● **WHAT IS NEEDED**
Repeat the listing that follows without a single change.
::::
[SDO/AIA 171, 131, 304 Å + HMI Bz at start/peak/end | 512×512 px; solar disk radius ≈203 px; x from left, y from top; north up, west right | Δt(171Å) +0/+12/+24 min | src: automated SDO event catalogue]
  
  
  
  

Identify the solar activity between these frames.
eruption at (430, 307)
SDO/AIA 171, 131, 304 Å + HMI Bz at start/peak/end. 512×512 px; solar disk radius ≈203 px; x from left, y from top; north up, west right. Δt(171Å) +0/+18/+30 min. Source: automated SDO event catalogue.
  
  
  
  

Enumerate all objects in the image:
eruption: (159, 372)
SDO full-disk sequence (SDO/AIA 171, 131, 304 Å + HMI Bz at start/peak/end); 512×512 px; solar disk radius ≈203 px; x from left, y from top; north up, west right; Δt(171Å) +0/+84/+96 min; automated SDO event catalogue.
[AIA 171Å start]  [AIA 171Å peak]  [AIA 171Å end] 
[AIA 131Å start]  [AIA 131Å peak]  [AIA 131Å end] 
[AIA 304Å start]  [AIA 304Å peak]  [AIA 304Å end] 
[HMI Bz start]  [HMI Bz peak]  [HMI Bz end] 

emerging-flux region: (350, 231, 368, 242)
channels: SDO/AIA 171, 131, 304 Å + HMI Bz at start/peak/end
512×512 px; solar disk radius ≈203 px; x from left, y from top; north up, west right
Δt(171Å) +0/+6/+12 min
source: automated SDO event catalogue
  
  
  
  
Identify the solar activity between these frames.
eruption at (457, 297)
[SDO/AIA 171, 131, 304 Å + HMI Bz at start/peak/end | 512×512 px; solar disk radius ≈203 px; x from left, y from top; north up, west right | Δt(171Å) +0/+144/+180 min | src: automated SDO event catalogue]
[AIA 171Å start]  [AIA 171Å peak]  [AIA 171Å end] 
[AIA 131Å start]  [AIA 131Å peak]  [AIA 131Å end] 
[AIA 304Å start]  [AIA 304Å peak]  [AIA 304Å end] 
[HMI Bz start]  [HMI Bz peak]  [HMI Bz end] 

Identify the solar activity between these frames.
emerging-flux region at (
::::
● **EXERCISE OUTPUT**
[SDO/AIA 171, 131, 304 Å + HMI Bz at start/peak/end | 512×512 px; solar disk radius ≈203 px; x from left, y from top; north up, west right | Δt(171Å) +0/+12/+24 min | src: automated SDO event catalogue]
  
  
  
  

Identify the solar activity between these frames.
eruption at (430, 307)
SDO/AIA 171, 131, 304 Å + HMI Bz at start/peak/end. 512×512 px; solar disk radius ≈203 px; x from left, y from top; north up, west right. Δt(171Å) +0/+18/+30 min. Source: automated SDO event catalogue.
  
  
  
  

Enumerate all objects in the image:
eruption: (159, 372)
SDO full-disk sequence (SDO/AIA 171, 131, 304 Å + HMI Bz at start/peak/end); 512×512 px; solar disk radius ≈203 px; x from left, y from top; north up, west right; Δt(171Å) +0/+84/+96 min; automated SDO event catalogue.
[AIA 171Å start]  [AIA 171Å peak]  [AIA 171Å end] 
[AIA 131Å start]  [AIA 131Å peak]  [AIA 131Å end] 
[AIA 304Å start]  [AIA 304Å peak]  [AIA 304Å end] 
[HMI Bz start]  [HMI Bz peak]  [HMI Bz end] 

emerging-flux region: (350, 231, 368, 242)
channels: SDO/AIA 171, 131, 304 Å + HMI Bz at start/peak/end
512×512 px; solar disk radius ≈203 px; x from left, y from top; north up, west right
Δt(171Å) +0/+6/+12 min
source: automated SDO event catalogue
  
  
  
  
Identify the solar activity between these frames.
eruption at (457, 297)
[SDO/AIA 171, 131, 304 Å + HMI Bz at start/peak/end | 512×512 px; solar disk radius ≈203 px; x from left, y from top; north up, west right | Δt(171Å) +0/+144/+180 min | src: automated SDO event catalogue]
[AIA 171Å start]  [AIA 171Å peak]  [AIA 171Å end] 
[AIA 131Å start]  [AIA 131Å peak]  [AIA 131Å end] 
[AIA 304Å start]  [AIA 304Å peak]  [AIA 304Å end] 
[HMI Bz start]  [HMI Bz peak]  [HMI Bz end] 

Identify the solar activity between these frames.
emerging-flux region at (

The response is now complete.